- _本文抜粋_:
════════════════

日本列島旅鴉

風が吹くまま西東、しがない旅鴉の日常を綴ります。

関東一円はしご酒 2017晩秋 - ベンガル

2017-10-28 19:50:01 | B級グルメ
今回も心ゆくまで呑むという目的は果たされました。「中央酒場」と「銀次」の他にも名酒場がひしめく横須賀ではありますが、酒はもういいという気分であり、別腹といえるものしか入りそうにはありません。そのようなとき世話になっているのが京急川崎の「八たん」であり、今回も立ち寄るには過不足のない時間が残りました。しかしこの期に及んで、またも趣向を変えたい気分になりました。「銀次」のある小路から出たところにあるカレー屋が気になっていたのです。「八たん」に対する未練はありながらも、思い立ったが吉日と見て飛び込みます。立ち寄るのは「ベンガル」です。
横須賀で「海軍カレー」なるものが売り出されたのはいつ頃からなのでしょうか。海軍でカレーが代々受け継がれてきたのは事実だとしても、一般市民の間で「海軍カレー」なるものが食されていたという話は聞いたことがありません。流行に便乗して作られたのが明らかだけに、平仮名交じりの幟を掲げる店には一切目もくれませんでした。そのような中、この店が目に留まったのは、Since1971という看板の文字と、古びた店構えに看過しがたいものがあったからに他なりません。世間が騒ぎ始めるはるか前から続いてきた老舗が、どのようなカレーを出すかに興味があった次第です。

「カリーすなっく」を標榜する通り、ギターを半分に割ったような特徴ある形のカウンターを中心にした店で、インドの寺院の壁画風に仕立てられたエッチングの壁が贅沢です。

════════════════

- _提供資料_:
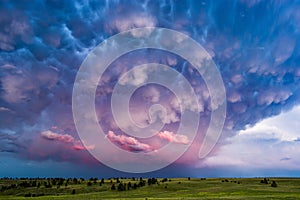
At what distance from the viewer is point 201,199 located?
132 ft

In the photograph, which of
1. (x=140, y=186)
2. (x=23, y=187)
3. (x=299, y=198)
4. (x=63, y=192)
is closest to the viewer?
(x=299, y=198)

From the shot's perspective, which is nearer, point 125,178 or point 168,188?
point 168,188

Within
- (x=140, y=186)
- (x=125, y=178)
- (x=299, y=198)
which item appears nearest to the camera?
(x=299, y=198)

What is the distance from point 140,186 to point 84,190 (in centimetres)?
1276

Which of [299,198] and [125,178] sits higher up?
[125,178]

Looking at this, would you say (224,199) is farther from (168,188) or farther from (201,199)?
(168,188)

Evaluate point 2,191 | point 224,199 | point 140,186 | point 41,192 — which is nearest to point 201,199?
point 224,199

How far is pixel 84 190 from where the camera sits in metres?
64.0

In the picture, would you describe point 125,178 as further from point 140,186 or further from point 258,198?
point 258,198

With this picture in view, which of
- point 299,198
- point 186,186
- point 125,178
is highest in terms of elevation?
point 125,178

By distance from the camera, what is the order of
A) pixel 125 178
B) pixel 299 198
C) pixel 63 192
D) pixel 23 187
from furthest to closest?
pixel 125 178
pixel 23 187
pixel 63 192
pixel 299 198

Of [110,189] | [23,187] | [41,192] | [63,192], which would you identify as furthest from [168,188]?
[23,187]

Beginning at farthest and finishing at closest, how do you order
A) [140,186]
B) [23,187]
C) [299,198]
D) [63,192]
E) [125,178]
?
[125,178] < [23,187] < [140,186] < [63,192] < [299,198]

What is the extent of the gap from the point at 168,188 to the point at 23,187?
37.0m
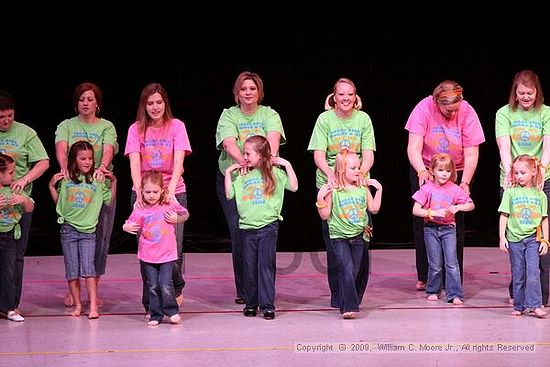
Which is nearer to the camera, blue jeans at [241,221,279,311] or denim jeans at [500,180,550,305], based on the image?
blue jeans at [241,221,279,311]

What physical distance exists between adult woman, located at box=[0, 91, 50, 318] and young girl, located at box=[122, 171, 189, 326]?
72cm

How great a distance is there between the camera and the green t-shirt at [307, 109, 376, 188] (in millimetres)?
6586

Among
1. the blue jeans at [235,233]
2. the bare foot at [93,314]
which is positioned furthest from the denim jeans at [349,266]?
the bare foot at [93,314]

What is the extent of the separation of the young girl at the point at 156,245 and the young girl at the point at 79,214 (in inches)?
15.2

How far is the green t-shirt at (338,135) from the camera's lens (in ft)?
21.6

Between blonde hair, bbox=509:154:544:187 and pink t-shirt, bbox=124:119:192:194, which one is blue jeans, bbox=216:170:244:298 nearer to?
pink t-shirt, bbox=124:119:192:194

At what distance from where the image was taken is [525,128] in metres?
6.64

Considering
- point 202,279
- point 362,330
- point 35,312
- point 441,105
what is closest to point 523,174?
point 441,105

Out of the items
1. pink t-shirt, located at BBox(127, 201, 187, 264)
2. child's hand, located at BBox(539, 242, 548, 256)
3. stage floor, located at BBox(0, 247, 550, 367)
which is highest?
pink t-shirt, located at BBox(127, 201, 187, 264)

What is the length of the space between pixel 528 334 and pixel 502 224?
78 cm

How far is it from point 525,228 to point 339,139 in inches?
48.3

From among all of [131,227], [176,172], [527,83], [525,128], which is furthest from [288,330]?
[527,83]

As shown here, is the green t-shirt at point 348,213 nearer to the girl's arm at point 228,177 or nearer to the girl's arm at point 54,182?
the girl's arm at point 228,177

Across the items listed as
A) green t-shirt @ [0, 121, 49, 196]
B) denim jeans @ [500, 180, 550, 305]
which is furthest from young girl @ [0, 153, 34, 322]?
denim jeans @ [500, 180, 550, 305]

════════════════

- _課題_:
a – 横須賀のカレー屋の記事について、次の問いに答えよ。
(i) 京急川崎で、書き手が世話になっている店の名前は何か。
(ii) 「ベンガル」の看板には、どのような文字があったか。
(iii) 店の中心にあるカウンターは、どのような形か。
b – 横須賀のカレー屋の記事から、「横須賀で「海軍カレー」なるものが」で始まる段落を、主な事実を残して短く書き直せ。
c – 横須賀のカレー屋の記事から、「横須賀で「海軍カレー」なるも」と「たエッチングの壁が贅沢です。」の間を、両端を含めてそのまま書き記せ。
一覧は本文とは別の資料である。

- _解答_:
a –
(i) 「八たん」
(ii) Since1971
(iii) ギターを半分に割ったような形

b – 横須賀で「海軍カレー」がいつ頃から売り出されたのかは疑問であり、一般市民がそれを食べていたという話も聞いたことがない。流行に便乗したものとみて、平仮名交じりの幟を掲げる店には目もくれなかった。この店が目に留まったのは、Since1971という看板の文字と古びた店構えのためで、世間が騒ぐはるか前からの老舗がどのようなカレーを出すかに興味があった。

c –
横須賀で「海軍カレー」なるものが売り出されたのはいつ頃からなのでしょうか。海軍でカレーが代々受け継がれてきたのは事実だとしても、一般市民の間で「海軍カレー」なるものが食されていたという話は聞いたことがありません。流行に便乗して作られたのが明らかだけに、平仮名交じりの幟を掲げる店には一切目もくれませんでした。そのような中、この店が目に留まったのは、Since1971という看板の文字と、古びた店構えに看過しがたいものがあったからに他なりません。世間が騒ぎ始めるはるか前から続いてきた老舗が、どのようなカレーを出すかに興味があった次第です。

「カリーすなっく」を標榜する通り、ギターを半分に割ったような特徴ある形のカウンターを中心にした店で、インドの寺院の壁画風に仕立てられたエッチングの壁が贅沢です。